Selon Theodore Karasik, directeur de recherche à l’Institut basé à Dubaï pour les questions militaires au Proche-Orient et dans les pays du Golfe, les motivations incitant aux dons relèvent autant d’enjeux géopolitiques pour les pays du Golfe comme l’Arabie Saoudite qu’humanitaires. Les pirates somaliens multiplient les assauts contre des pétroliers en provenance du Golfe. « Le Soudan, comme la Somalie, ont une grande importance pour les pays du CCG (Ndrl : Conseil de Coopération du Golfe). D’une part, en raison de la situation dans le Sud-Soudan, et d’autre part, des problèmes de piraterie en Somalie. Les ressources énergétiques dont disposent les deux pays représentent également un facteur d’intérêt certain. Des éléments qui incitent les pays du Golfe à commencer à envoyer une aide humanitaire à ces deux Etats », souligne Karasik.

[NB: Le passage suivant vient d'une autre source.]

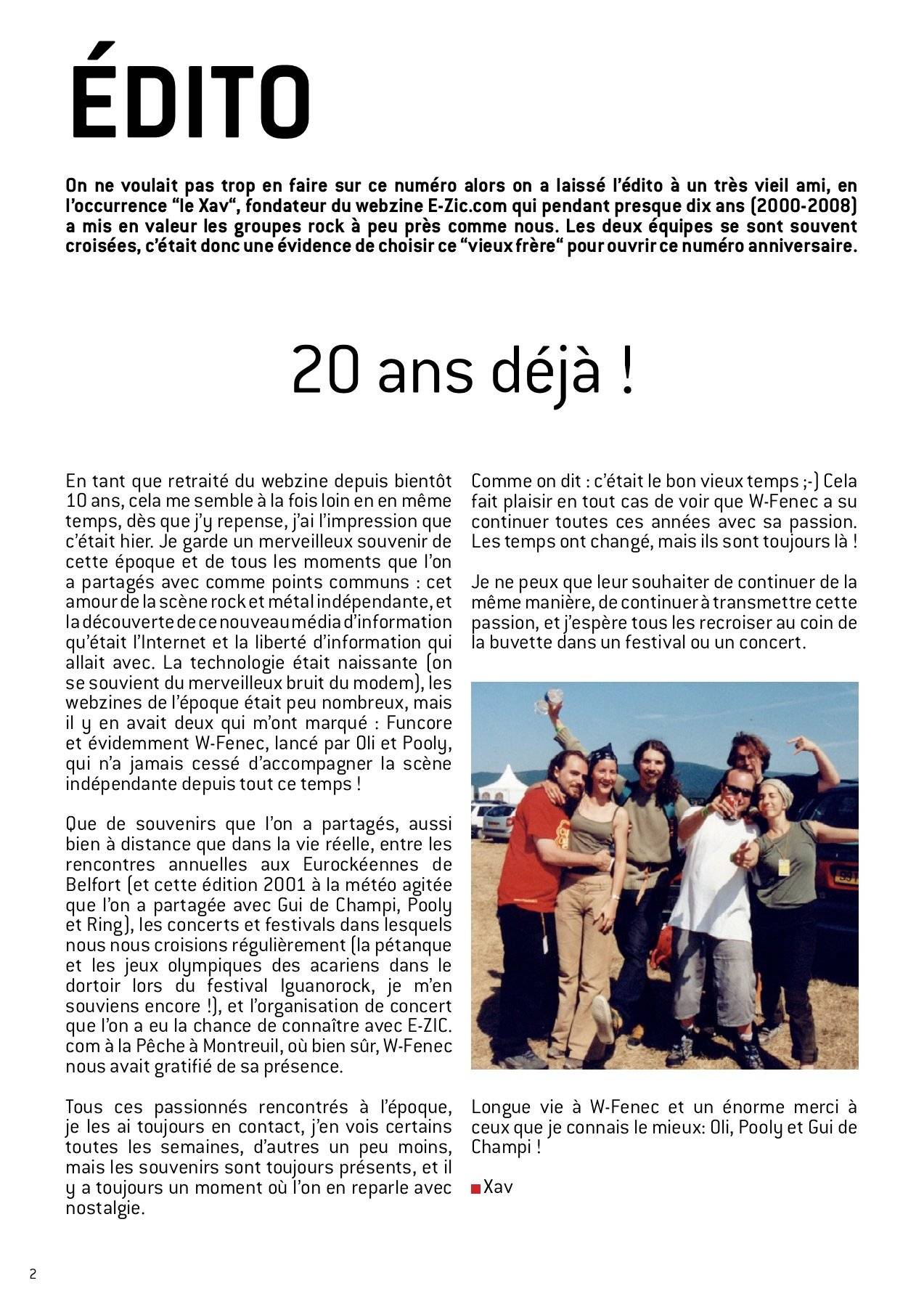 ÉDITO

On ne voulait pas trop en faire sur ce numéro alors on a laissé l'édito à un très vieil ami, en l'occurrence "le Xav", fondateur du webzine E-Zic.com qui pendant presque dix ans (2000-2008) a mis en valeur les groupes rock à peu près comme nous. Les deux équipes se sont souvent croisées, c'était donc une évidence de choisir ce "vieux frère" pour ouvrir ce numéro anniversaire.

20 ans déjà !

En tant que retraité du webzine depuis bientôt 10 ans, cela me semble à la fois loin en en même temps, dès que j'y repense, j'ai l'impression que c'était hier. Je garde un merveilleux souvenir de cette époque et de tous les moments que l'on a partagés avec comme points communs : cet amour de la scène rock et métal indépendante, et la découverte de ce nouveau média d'information qu'était l'Internet et la liberté d'information qui allait avec. La technologie était naissante (on se souvient du merveilleux bruit du modem), les webzines de l'époque était peu nombreux, mais il y en avait deux qui m'ont marqué : Funcore et évidemment W-Fenec, lancé par Oli et Pooly, qui n'a jamais cessé d'accompagner la scène indépendante depuis tout ce temps !

Que de souvenirs que l'on a partagés, aussi bien à distance que dans la vie réelle, entre les rencontres annuelles aux Eurockéennes de Belfort (et cette édition 2001 à la météo agitée que l'on a partagée avec Gui de Champi, Pooly et Ring), les concerts et festivals dans lesquels nous nous croisions régulièrement (la pétanque et les jeux olympiques des acariens dans le dortoir lors du festival Iguanorock, je m'en souviens encore !), et l'organisation de concert que l'on a eu la chance de connaître avec E-ZIC.com à la Pêche à Montreuil, où bien sûr, W-Fenec nous avait gratifié de sa présence.

Tous ces passionnés rencontrés à l'époque, je les ai toujours en contact, j'en vois certains toutes les semaines, d'autres un peu moins, mais les souvenirs sont toujours présents, et il y a toujours un moment où l'on en reparle avec nostalgie.

Comme on dit : c'était le bon vieux temps ;-) Cela fait plaisir en tout cas de voir que W-Fenec a su continuer toutes ces années avec sa passion. Les temps ont changé, mais ils sont toujours là !

Je ne peux que leur souhaiter de continuer de la même manière, de continuer à transmettre cette passion, et j'espère tous les recroiser au coin de la buvette dans un festival ou un concert.

Longue vie à W-Fenec et un énorme merci à ceux que je connais le mieux: Oli, Pooly et Gui de Champi !

Xav

2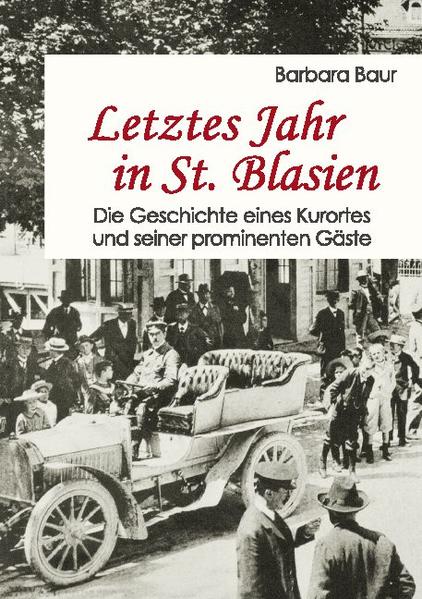 Barbara Baur

Letztes Jahr in St. Blasien

Die Geschichte eines Kurortes und seiner prominenten Gäste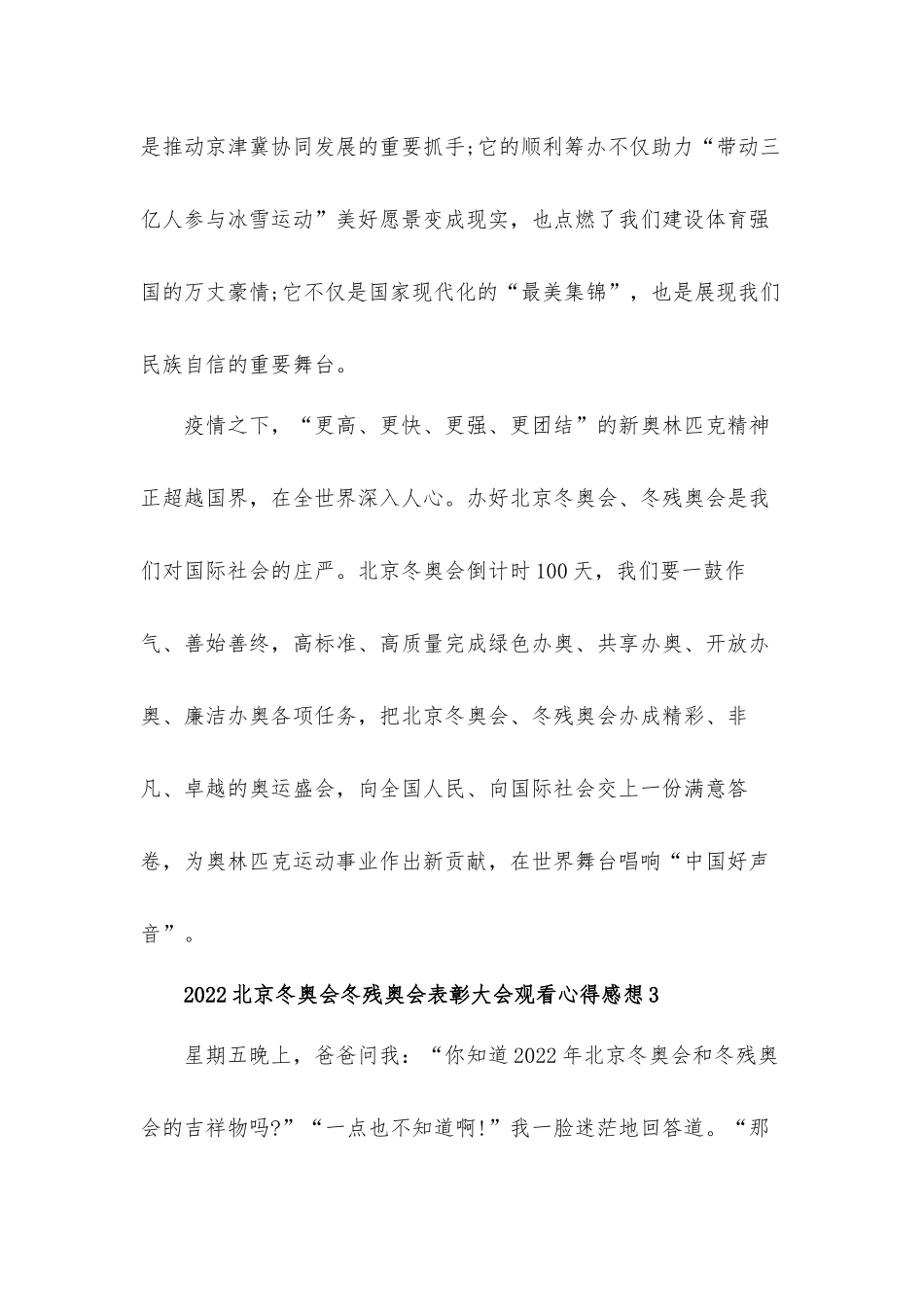 是推动京津冀协同发展的重要抓手;它的顺利筹办不仅助力“带动三亿人参与冰雪运动”美好愿景变成现实，也点燃了我们建设体育强国的万丈豪情;它不仅是国家现代化的“最美集锦”，也是展现我们民族自信的重要舞台。

疫情之下，“更高、更快、更强、更团结”的新奥林匹克精神正超越国界，在全世界深入人心。办好北京冬奥会、冬残奥会是我们对国际社会的庄严。北京冬奥会倒计时100天，我们要一鼓作气、善始善终，高标准、高质量完成绿色办奥、共享办奥、开放办奥、廉洁办奥各项任务，把北京冬奥会、冬残奥会办成精彩、非凡、卓越的奥运盛会，向全国人民、向国际社会交上一份满意答卷，为奥林匹克运动事业作出新贡献，在世界舞台唱响“中国好声音”。

2022北京冬奥会冬残奥会表彰大会观看心得感想3

星期五晚上，爸爸问我：“你知道2022年北京冬奥会和冬残奥会的吉祥物吗?”“一点也不知道啊!”我一脸迷茫地回答道。“那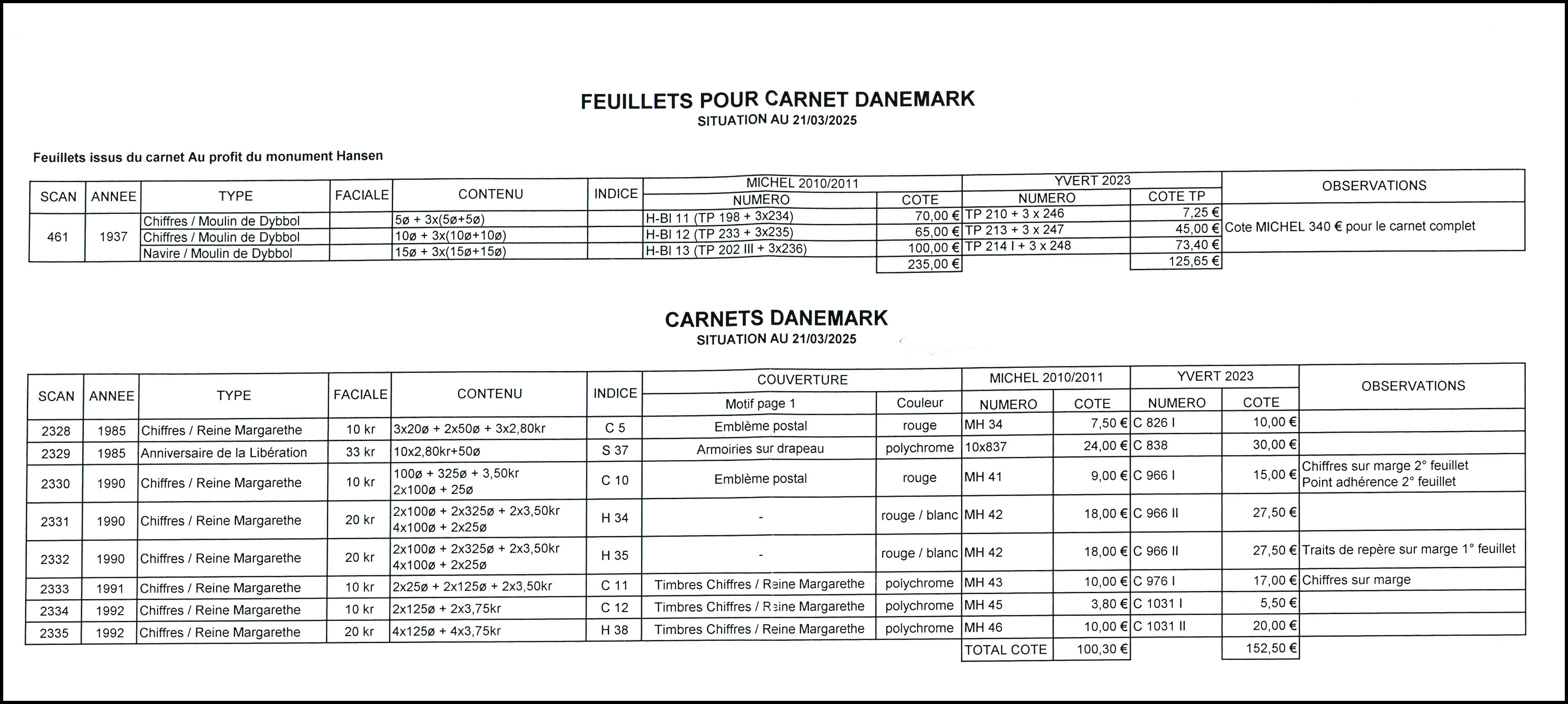 FEUILLETS POUR CARNET DANEMARK
SITUATION AU 21/03/2025

Feuillets issus du carnet Au profit du monument Hansen

| SCAN | ANNEE | TYPE | FACIALE | CONTENU | INDICE | MICHEL 2010/2011 NUMERO | MICHEL 2010/2011 COTE | YVERT 2023 NUMERO | YVERT 2023 COTE TP | OBSERVATIONS |
|---|---|---|---|---|---|---|---|---|---|---|
| 461 | 1937 | Chiffres / Moulin de Dybbol | | 5ø + 3x(5ø+5ø) | | H-Bl 11 (TP 198 + 3x234) | 70,00 € | TP 210 + 3 x 246 | 7,25 € | Cote MICHEL 340 € pour le carnet complet |
| | | Chiffres / Moulin de Dybbol | | 10ø + 3x(10ø+10ø) | | H-Bl 12 (TP 233 + 3x235) | 65,00 € | TP 213 + 3 x 247 | 45,00 € | |
| | | Navire / Moulin de Dybbol | | 15ø + 3x(15ø+15ø) | | H-Bl 13 (TP 202 III + 3x236) | 100,00 € | TP 214 I + 3 x 248 | 73,40 € | |
| | | | | | | | 235,00 € | | 125,65 € | |

CARNETS DANEMARK
SITUATION AU 21/03/2025

| SCAN | ANNEE | TYPE | FACIALE | CONTENU | INDICE | COUVERTURE Motif page 1 | COUVERTURE Couleur | MICHEL 2010/2011 NUMERO | MICHEL 2010/2011 COTE | YVERT 2023 NUMERO | YVERT 2023 COTE | OBSERVATIONS |
|---|---|---|---|---|---|---|---|---|---|---|---|---|
| 2328 | 1985 | Chiffres / Reine Margarethe | 10 kr | 3x20ø + 2x50ø + 3x2,80kr | C 5 | Emblème postal | rouge | MH 34 | 7,50 € | C 826 I | 10,00 € | |
| 2329 | 1985 | Anniversaire de la Libération | 33 kr | 10x2,80kr+50ø | S 37 | Armoiries sur drapeau | polychrome | 10x837 | 24,00 € | C 838 | 30,00 € | |
| 2330 | 1990 | Chiffres / Reine Margarethe | 10 kr | 100ø + 325ø + 3,50kr 2x100ø + 25ø | C 10 | Emblème postal | rouge | MH 41 | 9,00 € | C 966 I | 15,00 € | Chiffres sur marge 2° feuillet Point adhérence 2° feuillet |
| 2331 | 1990 | Chiffres / Reine Margarethe | 20 kr | 2x100ø + 2x325ø + 2x3,50kr 4x100ø + 2x25ø | H 34 | - | rouge / blanc | MH 42 | 18,00 € | C 966 II | 27,50 € | |
| 2332 | 1990 | Chiffres / Reine Margarethe | 20 kr | 2x100ø + 2x325ø + 2x3,50kr 4x100ø + 2x25ø | H 35 | - | rouge / blanc | MH 42 | 18,00 € | C 966 II | 27,50 € | Traits de repère sur marge 1° feuillet |
| 2333 | 1991 | Chiffres / Reine Margarethe | 10 kr | 2x25ø + 2x125ø + 2x3,50kr | C 11 | Timbres Chiffres / Reine Margarethe | polychrome | MH 43 | 10,00 € | C 976 I | 17,00 € | Chiffres sur marge |
| 2334 | 1992 | Chiffres / Reine Margarethe | 10 kr | 2x125ø + 2x3,75kr | C 12 | Timbres Chiffres / Reine Margarethe | polychrome | MH 45 | 3,80 € | C 1031 I | 5,50 € | |
| 2335 | 1992 | Chiffres / Reine Margarethe | 20 kr | 4x125ø + 4x3,75kr | H 38 | Timbres Chiffres / Reine Margarethe | polychrome | MH 46 | 10,00 € | C 1031 II | 20,00 € | |
| | | | | | | | | TOTAL COTE | 100,30 € | | 152,50 € | |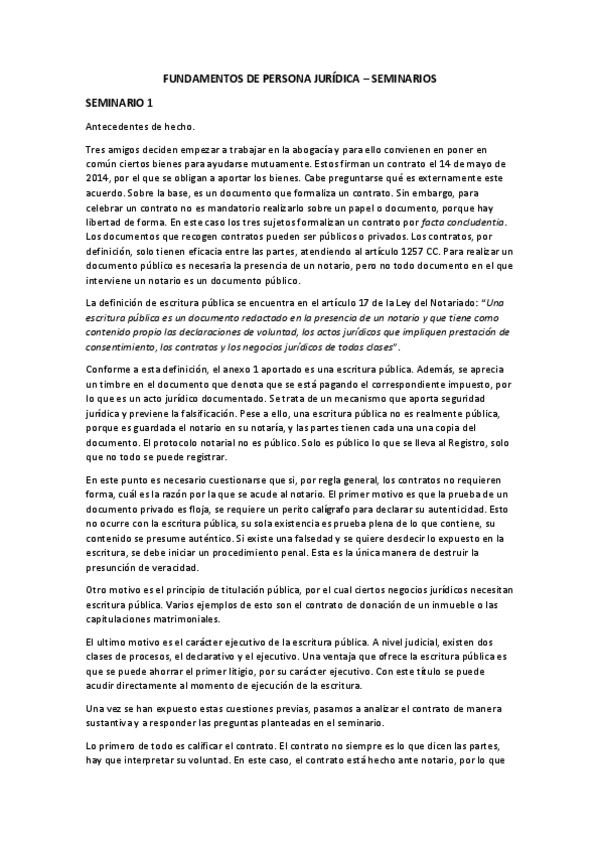 FUNDAMENTOS DE PERSONA JURÍDICA – SEMINARIOS

SEMINARIO 1

Antecedentes de hecho.

Tres amigos deciden empezar a trabajar en la abogacía y para ello convienen en poner en común ciertos bienes para ayudarse mutuamente. Estos firman un contrato el 14 de mayo de 2014, por el que se obligan a aportar los bienes. Cabe preguntarse qué es externamente este acuerdo. Sobre la base, es un documento que formaliza un contrato. Sin embargo, para celebrar un contrato no es mandatorio realizarlo sobre un papel o documento, porque hay libertad de forma. En este caso los tres sujetos formalizan un contrato por facta concludentia. Los documentos que recogen contratos pueden ser públicos o privados. Los contratos, por definición, solo tienen eficacia entre las partes, atendiendo al artículo 1257 CC. Para realizar un documento público es necesaria la presencia de un notario, pero no todo documento en el que interviene un notario es un documento público.

La definición de escritura pública se encuentra en el artículo 17 de la Ley del Notariado: "Una escritura pública es un documento redactado en la presencia de un notario y que tiene como contenido propio las declaraciones de voluntad, los actos jurídicos que impliquen prestación de consentimiento, los contratos y los negocios jurídicos de todas clases".

Conforme a esta definición, el anexo 1 aportado es una escritura pública. Además, se aprecia un timbre en el documento que denota que se está pagando el correspondiente impuesto, por lo que es un acto jurídico documentado. Se trata de un mecanismo que aporta seguridad jurídica y previene la falsificación. Pese a ello, una escritura pública no es realmente pública, porque es guardada el notario en su notaría, y las partes tienen cada una una copia del documento. El protocolo notarial no es público. Solo es público lo que se lleva al Registro, solo que no todo se puede registrar.

En este punto es necesario cuestionarse que si, por regla general, los contratos no requieren forma, cuál es la razón por la que se acude al notario. El primer motivo es que la prueba de un documento privado es floja, se requiere un perito calígrafo para declarar su autenticidad. Esto no ocurre con la escritura pública, su sola existencia es prueba plena de lo que contiene, su contenido se presume auténtico. Si existe una falsedad y se quiere desdecir lo expuesto en la escritura, se debe iniciar un procedimiento penal. Esta es la única manera de destruir la presunción de veracidad.

Otro motivo es el principio de titulación pública, por el cual ciertos negocios jurídicos necesitan escritura pública. Varios ejemplos de esto son el contrato de donación de un inmueble o las capitulaciones matrimoniales.

El ultimo motivo es el carácter ejecutivo de la escritura pública. A nivel judicial, existen dos clases de procesos, el declarativo y el ejecutivo. Una ventaja que ofrece la escritura pública es que se puede ahorrar el primer litigio, por su carácter ejecutivo. Con este título se puede acudir directamente al momento de ejecución de la escritura.

Una vez se han expuesto estas cuestiones previas, pasamos a analizar el contrato de manera sustantiva y a responder las preguntas planteadas en el seminario.

Lo primero de todo es calificar el contrato. El contrato no siempre es lo que dicen las partes, hay que interpretar su voluntad. En este caso, el contrato está hecho ante notario, por lo que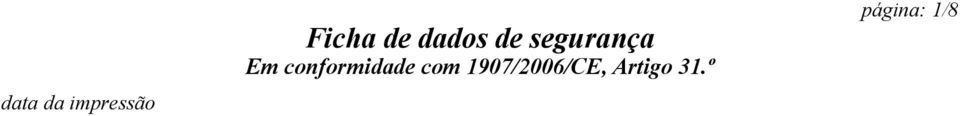 página: 1/8

Ficha de dados de segurança
Em conformidade com 1907/2006/CE, Artigo 31.º

data da impressão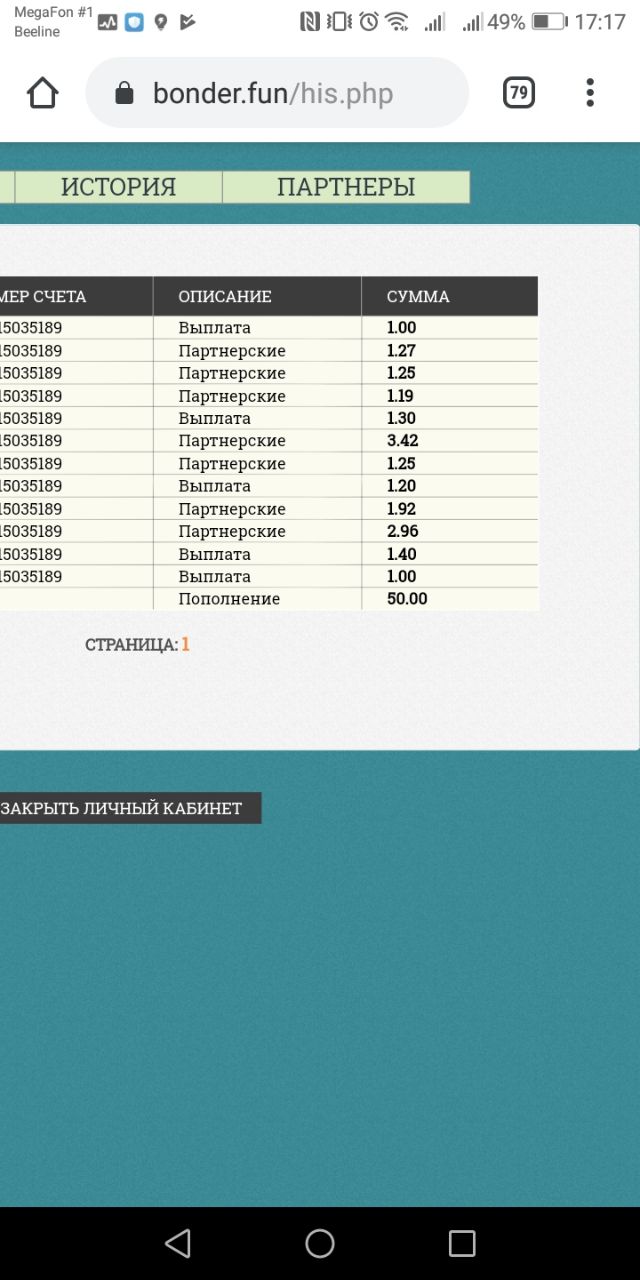 MegaFon #1
Beeline
49% 17:17

bonder.fun/his.php
79

ИСТОРИЯ ПАРТНЕРЫ

| МЕР СЧЕТА | ОПИСАНИЕ | СУММА |
|---|---|---|
| 15035189 | Выплата | 1.00 |
| 15035189 | Партнерские | 1.27 |
| 15035189 | Партнерские | 1.25 |
| 15035189 | Партнерские | 1.19 |
| 15035189 | Выплата | 1.30 |
| 15035189 | Партнерские | 3.42 |
| 15035189 | Партнерские | 1.25 |
| 15035189 | Выплата | 1.20 |
| 15035189 | Партнерские | 1.92 |
| 15035189 | Партнерские | 2.96 |
| 15035189 | Выплата | 1.40 |
| 15035189 | Выплата | 1.00 |
|  | Пополнение | 50.00 |

СТРАНИЦА: 1

ЗАКРЫТЬ ЛИЧНЫЙ КАБИНЕТ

Molavi délivre une analyse similaire. « Les pays arabes devraient montrer la voie aux autres pays de la région, notamment en raison des conséquences de l’instabilité de l’Est de l’Afrique sur ses voisins. Et les menaces des pirates en Somalie constituent un exemple phare de cet impact négatif. »

Et de conclure : « Voila une occasion pour la Ligue arabe et l’Organisation de la Conférence islamique (OCI) de faire preuve de leadership dans une grave crise qui secoue leur voisinage direct, au lieu d’attendre passivement l’intervention honnie de l’Occident et des Nations unies ».